GKR Protocol — Layer-by-Layer Interactive Proof

Overview

The GKR (Goldwasser-Kalai-Rothblum) protocol replaces per-layer independent STARK proofs with a single interactive proof that walks the computation graph from output to input. Instead of generating O(L) independent proofs for L layers, GKR produces one proof whose verification cost is proportional to the circuit depth.

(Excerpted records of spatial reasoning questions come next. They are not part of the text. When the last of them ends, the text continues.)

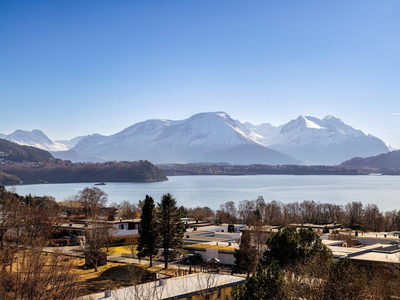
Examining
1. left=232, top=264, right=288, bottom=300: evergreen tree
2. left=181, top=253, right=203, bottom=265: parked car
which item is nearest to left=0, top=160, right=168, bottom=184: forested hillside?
left=181, top=253, right=203, bottom=265: parked car

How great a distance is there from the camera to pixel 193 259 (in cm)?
2875

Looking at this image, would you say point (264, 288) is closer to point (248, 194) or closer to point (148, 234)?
point (148, 234)

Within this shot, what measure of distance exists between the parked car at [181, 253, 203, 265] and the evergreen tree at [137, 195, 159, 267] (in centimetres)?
260

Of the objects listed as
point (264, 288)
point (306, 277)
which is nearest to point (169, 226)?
point (306, 277)

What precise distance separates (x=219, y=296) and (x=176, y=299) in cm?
305

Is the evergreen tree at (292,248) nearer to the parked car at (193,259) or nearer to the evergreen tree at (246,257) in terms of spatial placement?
the evergreen tree at (246,257)

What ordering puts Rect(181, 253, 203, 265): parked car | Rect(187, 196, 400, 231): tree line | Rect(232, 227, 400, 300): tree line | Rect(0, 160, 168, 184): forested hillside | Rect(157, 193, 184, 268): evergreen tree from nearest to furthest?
Rect(232, 227, 400, 300): tree line, Rect(157, 193, 184, 268): evergreen tree, Rect(181, 253, 203, 265): parked car, Rect(187, 196, 400, 231): tree line, Rect(0, 160, 168, 184): forested hillside

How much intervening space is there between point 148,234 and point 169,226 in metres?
1.62

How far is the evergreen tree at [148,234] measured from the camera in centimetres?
2741

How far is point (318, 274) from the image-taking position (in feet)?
48.2

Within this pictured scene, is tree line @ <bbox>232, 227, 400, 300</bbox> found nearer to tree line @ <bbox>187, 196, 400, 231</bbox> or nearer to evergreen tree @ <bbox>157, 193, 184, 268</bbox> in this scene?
evergreen tree @ <bbox>157, 193, 184, 268</bbox>

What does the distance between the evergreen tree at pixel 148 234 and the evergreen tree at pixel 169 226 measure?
1.44 ft

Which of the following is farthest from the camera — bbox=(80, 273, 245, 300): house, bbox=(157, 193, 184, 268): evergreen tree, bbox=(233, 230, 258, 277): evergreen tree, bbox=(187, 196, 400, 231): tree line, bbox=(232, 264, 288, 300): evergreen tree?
bbox=(187, 196, 400, 231): tree line

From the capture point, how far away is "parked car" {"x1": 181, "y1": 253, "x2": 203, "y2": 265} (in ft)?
93.1
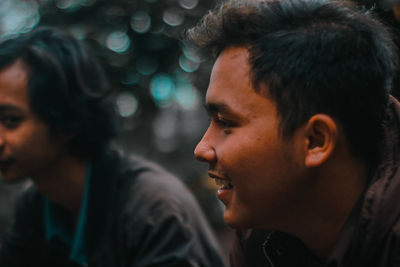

For a transformer with 40 layers, each containing matmul + activation + layernorm, this eliminates ~120 independent STARK proofs and replaces them with a single GKR proof verified in O(depth) time.

Architecture

 Output MLE claim
       │
       ▼
 ┌─────────────┐
 │  Layer L-1   │  ← MatMul sumcheck (log k rounds)
 └──────┬──────┘
        ▼
 ┌─────────────┐
 │  Layer L-2   │  ← Activation LogUp (eq-sumcheck + lookup proof)
 └──────┬──────┘
        ▼
 ┌─────────────┐
 │  Layer L-3   │  ← LayerNorm (combined-product sumcheck)
 └──────┬──────┘
        ▼
       ...
        ▼
 ┌─────────────┐
 │  Layer 0     │  ← Input claim (verified against public input)
 └─────────────┘

Module Layout

File	Purpose
`src/gkr/types.rs`	`GKRProof`, `LayerProof`, `GKRClaim`, `RoundPolyDeg3`, `LogUpProof`
`src/gkr/circuit.rs`	`LayeredCircuit` compiler from `ComputationGraph`
`src/gkr/prover.rs`	Layer reduction protocols + GPU/SIMD variants
`src/gkr/verifier.rs`	Fiat-Shamir transcript replay verifier

Mathematical Foundations

Multilinear Extensions (MLE)

Every layer's data (a matrix or vector) is represented as a multilinear extension — a unique polynomial over the boolean hypercube {0,1}^n that agrees with the data at all binary points.

Definition: For a function f: {0,1}^n → F, its MLE is:

f̃(x₁, ..., xₙ) = Σ_{b ∈ {0,1}^n} f(b) · Π_{i=1}^{n} [(1-xᵢ)(1-bᵢ) + xᵢ·bᵢ]

The inner product Π_{i}[(1-xᵢ)(1-bᵢ) + xᵢ·bᵢ] is the multilinear Lagrange basis polynomial eq(x, b), which evaluates to 1 when x = b and 0 at all other binary points.

Evaluation via in-place folding: To evaluate f̃(r₁, r₂, ..., rₙ) efficiently, use the identity:

f̃(r, x_rest) = (1 - r) · f̃(0, x_rest) + r · f̃(1, x_rest)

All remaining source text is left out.